━━ Brano estratto
Quindi intanto quando parliamo di call center non dobbiamo più pensare solo all’operatore telefonico. Tutte le aziende si stanno attrezzando per intercettare i cosiddetti volumi di chiamate con modalità alternative che tra l’altro hanno costi enormemente più bassi per cui riducono ulteriormente il costo del lavoro. Anche questo va sottolineato: queste sono aziende "labour-intensive” dove il costo dell’attività è per l’80% costo del lavoro perché quello che resta è il capannone, le cuffiette e la rete per portarti le chiamate. Non c’è la fabbrica, non ci sono le macchine. La competizione avviene sul costo del lavoro. Dovrebbe anche svolgersi sulla qualità del servizio, ma in una fase come questa i committenti, soprattutto in area telco, delle telecomunicazioni, che sono quelli che stanno soffrendo di più, fanno pressione prevalentemente sul prezzo.
Quand’è che le grandi aziende hanno cominciato a decentralizzare i call center, dandoli in outsourcing a ditte esterne?
È un processo lungo che è durato anni. Volendogli dare una data d’inizio, possiamo mettere il 2000, quando è nato il contratto di settore delle telecomunicazioni (Contratto Collettivo Nazionale del Lavoro per le Imprese esercenti servizi di telecomunicazione) cui via via hanno aderito le aziende del settore, che sono le licenziatarie del servizio, quindi Tim, Wind, Vodafone, 3G, ecc. Con quel contratto è stata fatta una scommessa nel senso che il contratto delle telecomunicazioni è diventato anche il contratto dei call center. Abbiamo fatto la scommessa di tenere assieme l’intera filiera dei committenti e delle aziende che svolgono il servizio. Moltissimi call center hanno trovato conveniente aderire a questo contratto. Con il tempo questo si è rivelato anche un elemento di sofferenza perché tiene dentro aziende con capacità economiche molto diverse. Qualche contraddizione rimane anche se, soprattutto con la stipula dell’ultimo contratto, siamo riusciti a tenere assieme le istanze di entrambi i mondi.
Nell’immaginario, quello del call center è il lavoro precario per eccellenza. È ancora così?
Qui bisogna fare una precisazione importante. Prima tutte le attività di call center venivano svolte da lavoratori prima co.co.co e poi co.co.pro, quindi da lavoratori precari. Durante il governo Prodi, nel 2006, il ministro Damiano ha emanato una prima e una seconda circolare alla quale ha fatto seguito una circolare Sacconi durante il governo Berlusconi, regolata ulteriormente dal 24 bis della legge Fornero.
━━━━
━━ Materiale
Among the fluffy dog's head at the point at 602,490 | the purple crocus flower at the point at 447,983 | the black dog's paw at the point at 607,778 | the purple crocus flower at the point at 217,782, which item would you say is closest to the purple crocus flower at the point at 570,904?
━━━━
◆ Consegna ◆
Secondo il brano sui call center, in quale anno è nato il contratto di settore delle telecomunicazioni? Il materiale non ha alcun ruolo in questo esercizio.

◆ Soluzione ◆
Nel 2000.